Matthew T. Huber is Professor of Geography in the Maxwell School of Citizenship and Public Affairs at Syracuse University. He is the author of Lifeblood and Climate Change as Class War.
Andrea Vetter is a transformation researcher, activist and journalist, using degrowth, commons and critical eco-feminism as tools. She is co-author of The Future is Degrowth.
Thea Riofrancos is an Associate Professor of Political Science at Providence College. She is the author of Resource Radicals: From Petro-Nationalism to Post-Extractivism in Ecuador (Duke University Press, 2020), co-author of A Planet to Win: Why We Need a Green New Deal (Verso Books, 2019), and currently writing Extraction: The Frontiers of Green Capitalism for W.W. Norton. Her writing has appeared in The New York Times, The Washington Post, Foreign Policy, and The Guardian, among others.
Olúfẹ́mi O. Táíwò is Assistant Professor of Philosophy at Georgetown University. He is the author of the book Reconsidering Reparations and Elite Capture: How the Powerful Took Over Identity Politics (And Everything Else). He has published in academic journals ranging from Public Affairs Quarterly, One Earth, Philosophical Papers, and the American Philosophical Association newsletter Philosophy and the Black Experience.

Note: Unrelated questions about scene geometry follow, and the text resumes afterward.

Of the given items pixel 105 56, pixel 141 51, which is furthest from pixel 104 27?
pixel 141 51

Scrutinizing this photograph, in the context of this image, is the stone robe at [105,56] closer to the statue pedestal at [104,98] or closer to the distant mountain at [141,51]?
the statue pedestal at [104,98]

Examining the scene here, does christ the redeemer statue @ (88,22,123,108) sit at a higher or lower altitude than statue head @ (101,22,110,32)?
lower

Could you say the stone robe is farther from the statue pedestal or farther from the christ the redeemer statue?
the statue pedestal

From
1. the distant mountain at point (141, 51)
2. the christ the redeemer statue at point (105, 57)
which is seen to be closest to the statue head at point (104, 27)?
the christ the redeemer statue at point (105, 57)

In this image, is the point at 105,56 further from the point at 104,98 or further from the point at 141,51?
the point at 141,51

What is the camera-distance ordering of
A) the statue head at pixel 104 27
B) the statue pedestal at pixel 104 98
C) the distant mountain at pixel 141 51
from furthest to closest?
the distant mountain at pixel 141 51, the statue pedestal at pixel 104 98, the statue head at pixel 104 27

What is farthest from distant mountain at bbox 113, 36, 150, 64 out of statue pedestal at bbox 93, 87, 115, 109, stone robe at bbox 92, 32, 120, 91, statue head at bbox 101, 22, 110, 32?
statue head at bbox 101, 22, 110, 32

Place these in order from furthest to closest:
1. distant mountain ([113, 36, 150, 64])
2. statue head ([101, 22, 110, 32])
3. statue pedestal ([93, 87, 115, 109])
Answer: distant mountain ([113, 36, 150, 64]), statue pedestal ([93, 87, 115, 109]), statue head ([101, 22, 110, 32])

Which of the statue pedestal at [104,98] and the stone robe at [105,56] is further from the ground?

Táíwò’s theoretical work draws liberally from the Black radical tradition, anti-colonial thought, German transcendental philosophy, contemporary philosophy of language, contemporary social science, and histories of activism and activist thinkers. His public philosophy, including articles exploring intersections of climate justice and colonialism, has been featured in The New Yorker, The Nation, Boston Review, Dissent, The Appeal, Slate, Al Jazeera, The New Republic, Aeon, and Foreign Policy.